Workflow Design Basics

Workflows are configured collections of subprocesses, activities, reference data, and functional resources that are used to complete the defined process from start to finish.

Under the Workflow model, using the Workflow Editor, you configure all aspects of a workflow's processes and specifications that are used during production.

Workflow logic may be internal and invisible to operators; however, most of the logic requires interaction through a user interface. Workflows that are visible to operators are called tasks, and when they are running, they can be viewed in the Task List or Task Management display, depending upon the permissions available to a user.

A workflow may also be composed of subprocesses. These subprocesses may only be internal and invisible to operators; however, they must be valid (that is, contain no errors) and enabled (active) for a workflow to run. But, like workflow, they may require user interaction. If they are visible to operators, they are called task steps. Task steps can include their own documentation and forms, which appears to users in the Task List display.
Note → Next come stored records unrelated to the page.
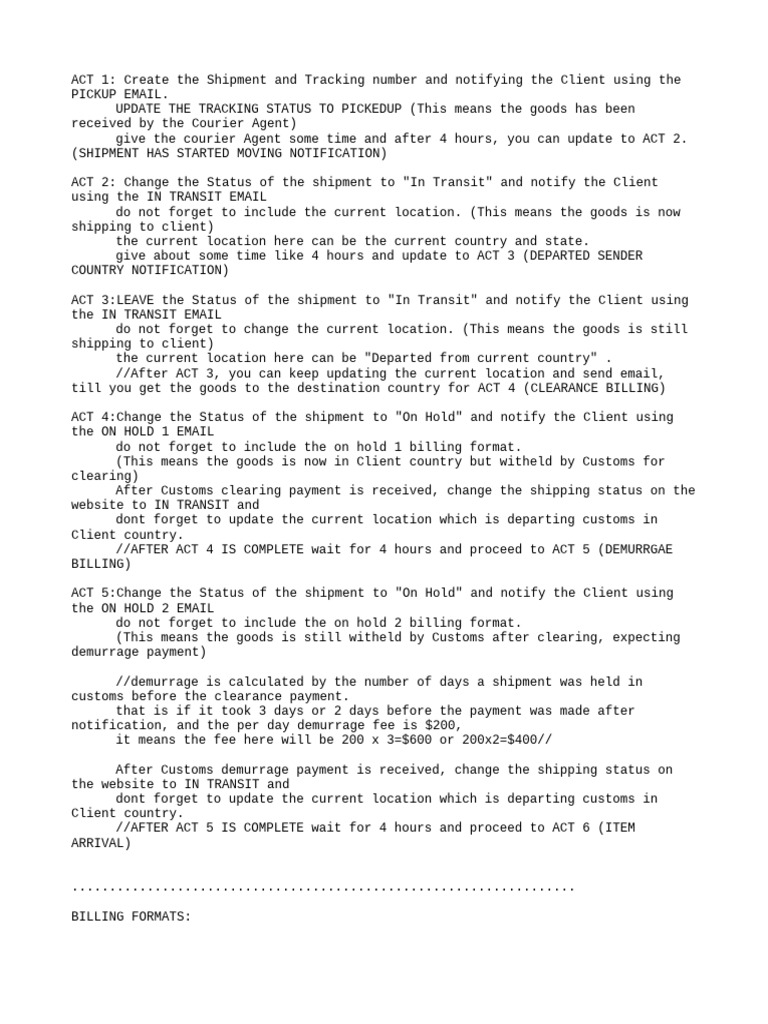 ACT 1: Create the Shipment and Tracking number and notifying the Client using the PICKUP EMAIL.
UPDATE THE TRACKING STATUS TO PICKEDUP (This means the goods has been received by the Courier Agent)
give the courier Agent some time and after 4 hours, you can update to ACT 2. (SHIPMENT HAS STARTED MOVING NOTIFICATION)

ACT 2: Change the Status of the shipment to "In Transit" and notify the Client using the IN TRANSIT EMAIL
do not forget to include the current location. (This means the goods is now shipping to client)
the current location here can be the current country and state.
give about some time like 4 hours and update to ACT 3 (DEPARTED SENDER COUNTRY NOTIFICATION)

ACT 3:LEAVE the Status of the shipment to "In Transit" and notify the Client using the IN TRANSIT EMAIL
do not forget to change the current location. (This means the goods is still shipping to client)
the current location here can be "Departed from current country" .
//After ACT 3, you can keep updating the current location and send email, till you get the goods to the destination country for ACT 4 (CLEARANCE BILLING)

ACT 4:Change the Status of the shipment to "On Hold" and notify the Client using the ON HOLD 1 EMAIL
do not forget to include the on hold 1 billing format.
(This means the goods is now in Client country but witheld by Customs for clearing)
After Customs clearing payment is received, change the shipping status on the website to IN TRANSIT and
dont forget to update the current location which is departing customs in Client country.
//AFTER ACT 4 IS COMPLETE wait for 4 hours and proceed to ACT 5 (DEMURRGAE BILLING)

ACT 5:Change the Status of the shipment to "On Hold" and notify the Client using the ON HOLD 2 EMAIL
do not forget to include the on hold 2 billing format.
(This means the goods is still witheld by Customs after clearing, expecting demurrage payment)

//demurrage is calculated by the number of days a shipment was held in customs before the clearance payment.
that is if it took 3 days or 2 days before the payment was made after notification, and the per day demurrage fee is $200,
it means the fee here will be 200 x 3=$600 or 200x2=$400//

After Customs demurrage payment is received, change the shipping status on the website to IN TRANSIT and
dont forget to update the current location which is departing customs in Client country.
//AFTER ACT 5 IS COMPLETE wait for 4 hours and proceed to ACT 6 (ITEM ARRIVAL)

...................................................................

BILLING FORMATS: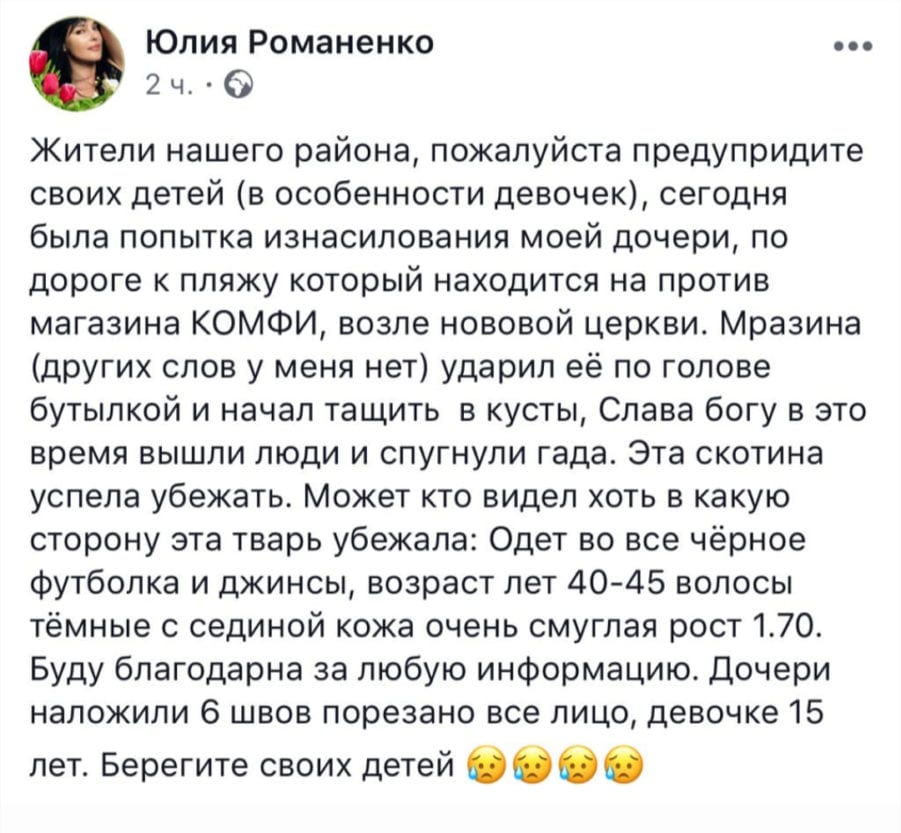 Юлия Романенко
2 ч. ·

Жители нашего района, пожалуйста предупридите своих детей (в особенности девочек), сегодня была попытка изнасилования моей дочери, по дороге к пляжу который находится на против магазина КОМФИ, возле нововой церкви. Мразина (других слов у меня нет) ударил её по голове бутылкой и начал тащить в кусты, Слава богу в это время вышли люди и спугнули гада. Эта скотина успела убежать. Может кто видел хоть в какую сторону эта тварь убежала: Одет во все чёрное футболка и джинсы, возраст лет 40-45 волосы тёмные с сединой кожа очень смуглая рост 1.70. Буду благодарна за любую информацию. Дочери наложили 6 швов порезано все лицо, девочке 15 лет. Берегите своих детей 😥😥😥😥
Tasks and task steps can be routed to different workstations based on equipment or user requirements. For example, a task might contain an Insert Flange task step. When executed, this task step is routed to the console of the flange insertion worker. This task step presents him with a diagram of the flange install and a form to submit when he is finished. Sequences of task steps can be used to guide users through complex operations. Operators can input data into forms, that can then be used by the rest of the workflow or stored for reporting purposes.